Tarjetas de propaganda con Dionisio Duque, ante el horno de leña y los cochinillos asados. Col. J. P. Velasco.

En general, las referencias al lechón como manjar de lujo no faltan en esos siglos, así como tampoco las menciones a la importancia del cerdo en la economía segoviana. Eso sí, la preparación y cocción tenía poco que ver. En general se asaba sobre plato metálico y mucho más aderezado que ahora. “La palabra “aderezos” te la encuentras todo el rato, en aquella época estos platos se adobaban o se servían con muchas especies cuyos nombres hoy nos dicen apenas nada”, dice el antropólogo.

Es importante señalar que en todos estos siglos el lechón es visto como un plato castellano o español sin otra vinculación concreta con Segovia que la importancia del sector en la ciudad o la abundancia de lechones y mesones, o la significación de los “maestros asadores”, muy importantes en la ciudad. Es en 1929 cuando encontramos al cochinillo vestido ya como plato típico segoviano. Así Dionisio Pérez, en su Guía del buen comer español, destaca el cochinillo como manjar tradicional de Segovia (y añade también los judiones, entre otros).

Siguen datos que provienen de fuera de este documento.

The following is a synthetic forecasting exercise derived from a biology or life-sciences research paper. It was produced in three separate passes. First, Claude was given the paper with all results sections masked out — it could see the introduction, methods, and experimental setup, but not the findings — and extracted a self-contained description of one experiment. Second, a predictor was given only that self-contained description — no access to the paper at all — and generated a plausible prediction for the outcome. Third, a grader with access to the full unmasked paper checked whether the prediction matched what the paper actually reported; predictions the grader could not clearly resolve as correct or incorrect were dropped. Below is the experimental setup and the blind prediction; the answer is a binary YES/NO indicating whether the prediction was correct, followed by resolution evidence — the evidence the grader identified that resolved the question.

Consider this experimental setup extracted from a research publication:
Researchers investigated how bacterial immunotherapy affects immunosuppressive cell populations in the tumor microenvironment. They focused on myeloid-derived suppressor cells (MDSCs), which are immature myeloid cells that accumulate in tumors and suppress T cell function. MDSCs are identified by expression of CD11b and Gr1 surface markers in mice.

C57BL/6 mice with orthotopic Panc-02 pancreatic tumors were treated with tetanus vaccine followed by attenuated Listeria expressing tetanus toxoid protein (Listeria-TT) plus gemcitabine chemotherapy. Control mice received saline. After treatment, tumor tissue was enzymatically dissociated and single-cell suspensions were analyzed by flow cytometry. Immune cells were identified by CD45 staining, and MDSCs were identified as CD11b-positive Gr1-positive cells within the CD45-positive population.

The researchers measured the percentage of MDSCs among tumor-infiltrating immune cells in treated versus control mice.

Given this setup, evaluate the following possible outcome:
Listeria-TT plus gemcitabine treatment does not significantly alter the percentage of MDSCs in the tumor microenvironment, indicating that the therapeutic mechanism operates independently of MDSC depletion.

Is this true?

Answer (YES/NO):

Para entonces el caucense Cándido ya estaba en el establecimiento del Azoguejo, vinculado a la familia Duque, y que haría suyo y de su mujer en 1931. Desde allí, Cándido “re-tradicionalizó” la gastronomía local, inventó el look “mesón castellano” de ajos, trabucos y fotos de famosos que se haría canónico en el sector, fijó el menú castellano con la ayuda de los grandes cocineros segovianos, dando un especial énfasis también a la calidad del servicio y a la conversión del comer en “una experiencia” que acabaría identificando la ciudad.